» **ACTION ITEM**:
For each entry below, please return its exact wording and leave out any picture.

(Stored items)
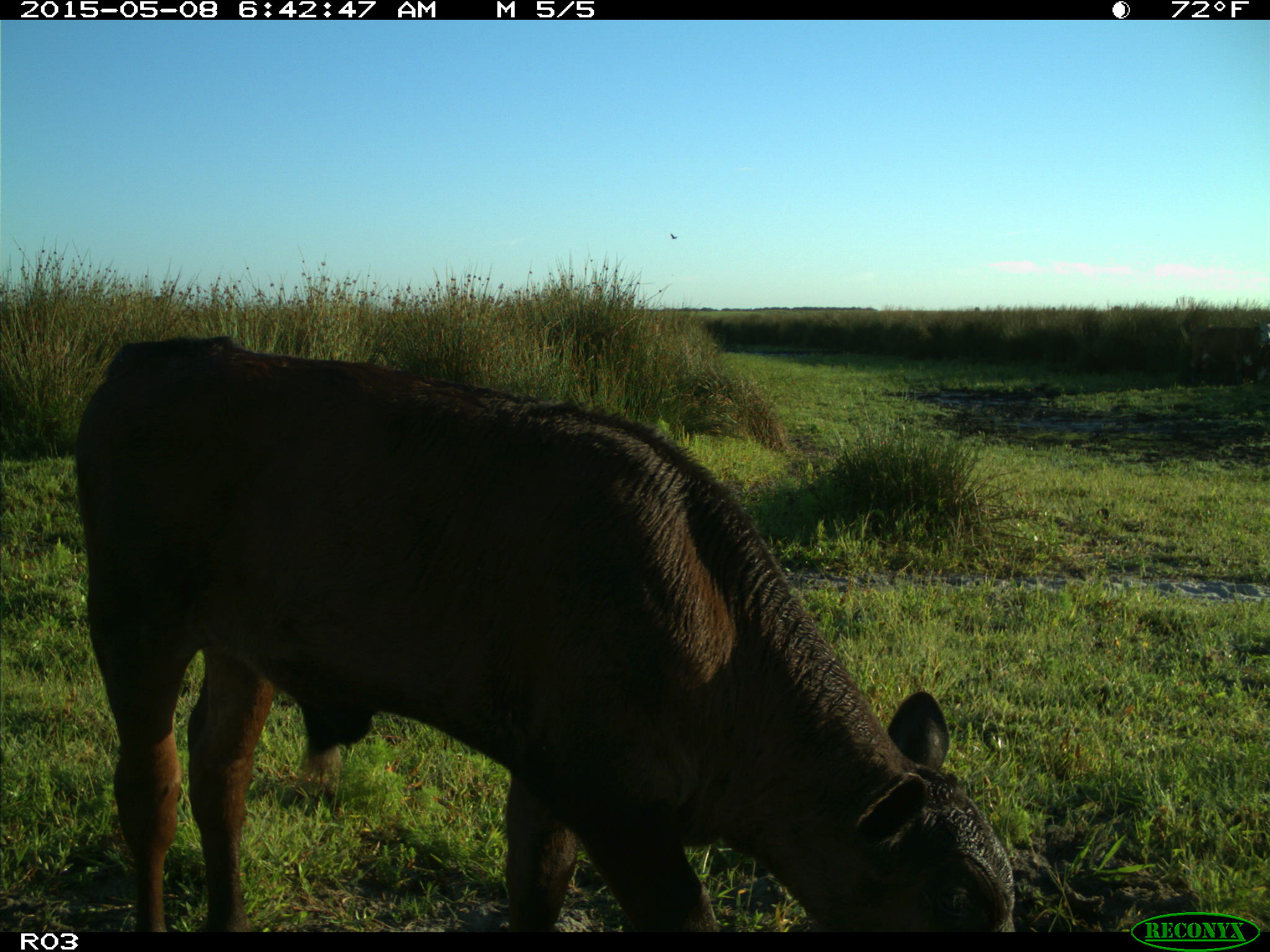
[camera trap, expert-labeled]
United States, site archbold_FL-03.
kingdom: Animalia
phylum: Chordata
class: Mammalia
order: Artiodactyla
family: Bovidae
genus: Bos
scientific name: Bos taurus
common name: domestic cow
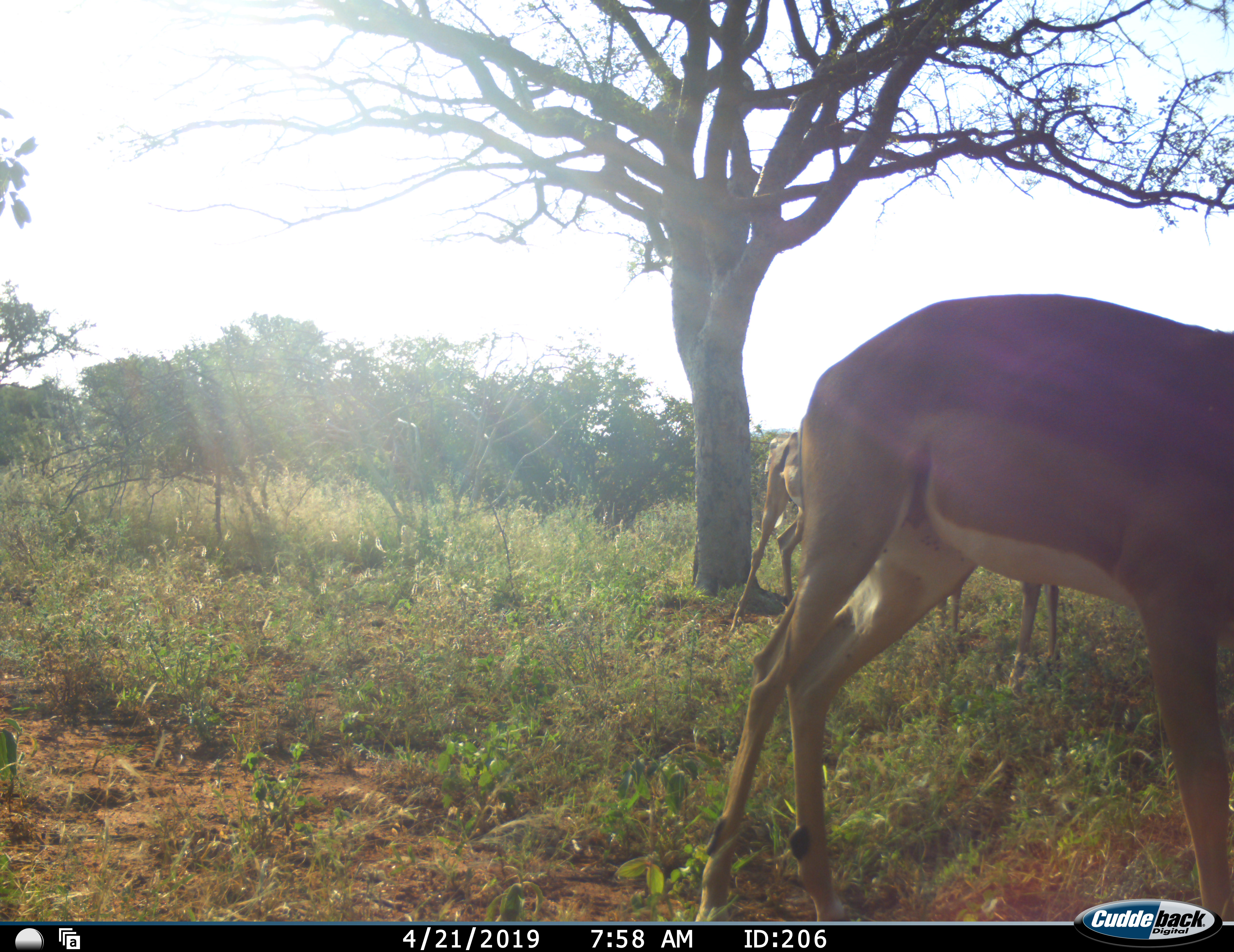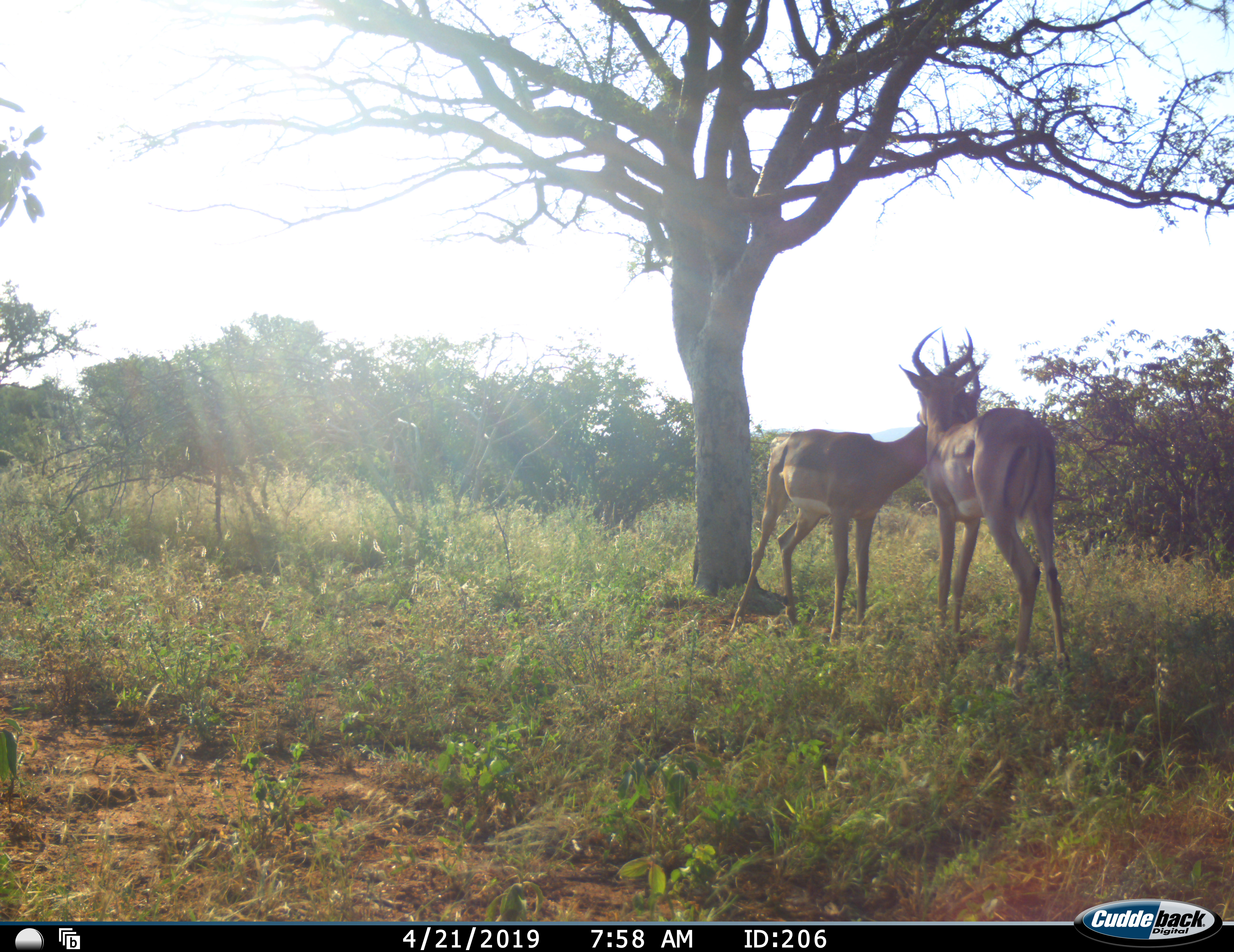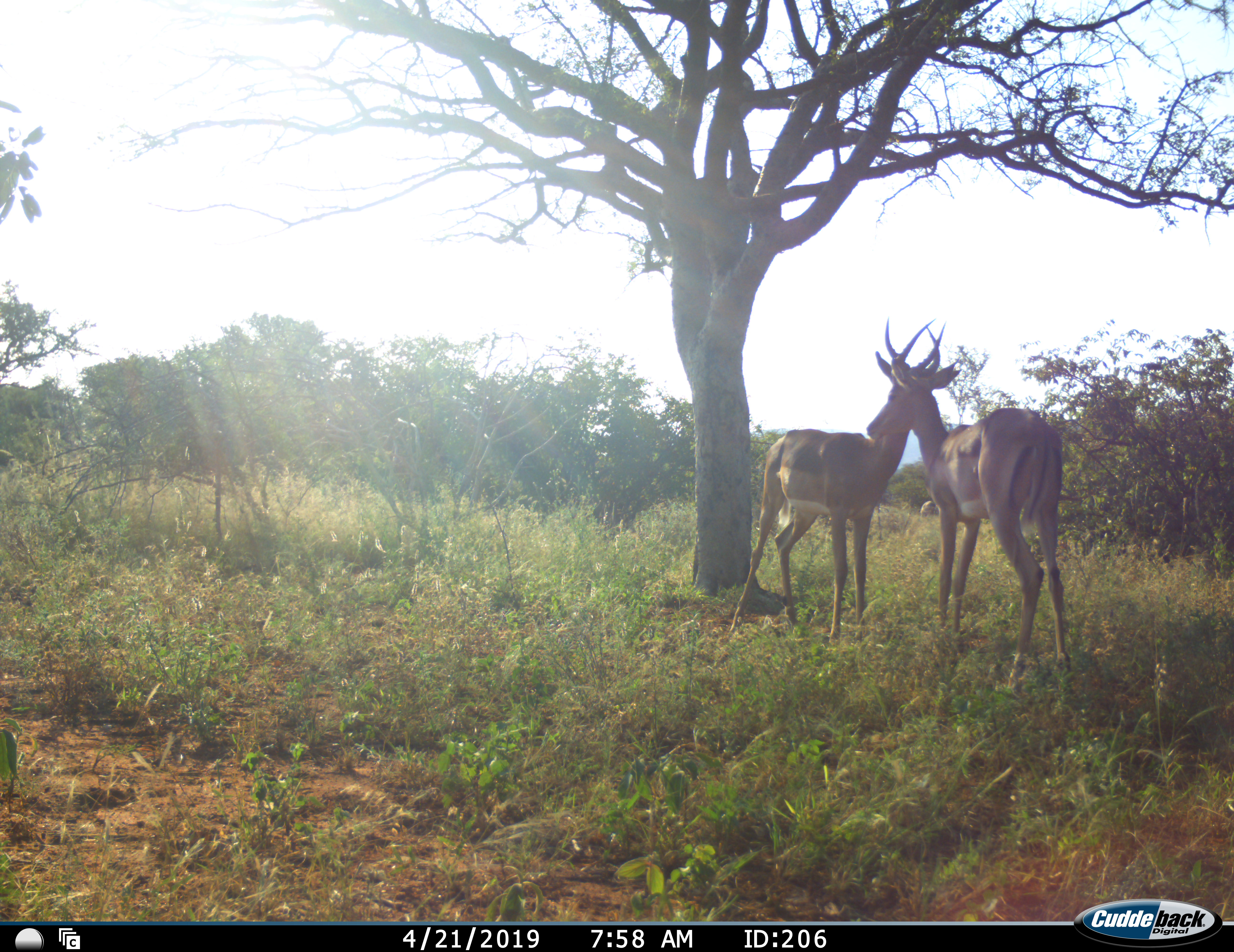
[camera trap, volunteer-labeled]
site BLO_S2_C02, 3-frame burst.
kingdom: Animalia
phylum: Chordata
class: Mammalia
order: Artiodactyla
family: Bovidae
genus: Aepyceros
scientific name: Aepyceros melampus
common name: impala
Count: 3.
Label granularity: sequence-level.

» **RESPONSE TO THE EXERCISE**:
[camera trap, expert-labeled]
United States, site archbold_FL-03.
kingdom: Animalia
phylum: Chordata
class: Mammalia
order: Artiodactyla
family: Bovidae
genus: Bos
scientific name: Bos taurus
common name: domestic cow
[camera trap, volunteer-labeled]
site BLO_S2_C02, 3-frame burst.
kingdom: Animalia
phylum: Chordata
class: Mammalia
order: Artiodactyla
family: Bovidae
genus: Aepyceros
scientific name: Aepyceros melampus
common name: impala
Count: 3.
Label granularity: sequence-level.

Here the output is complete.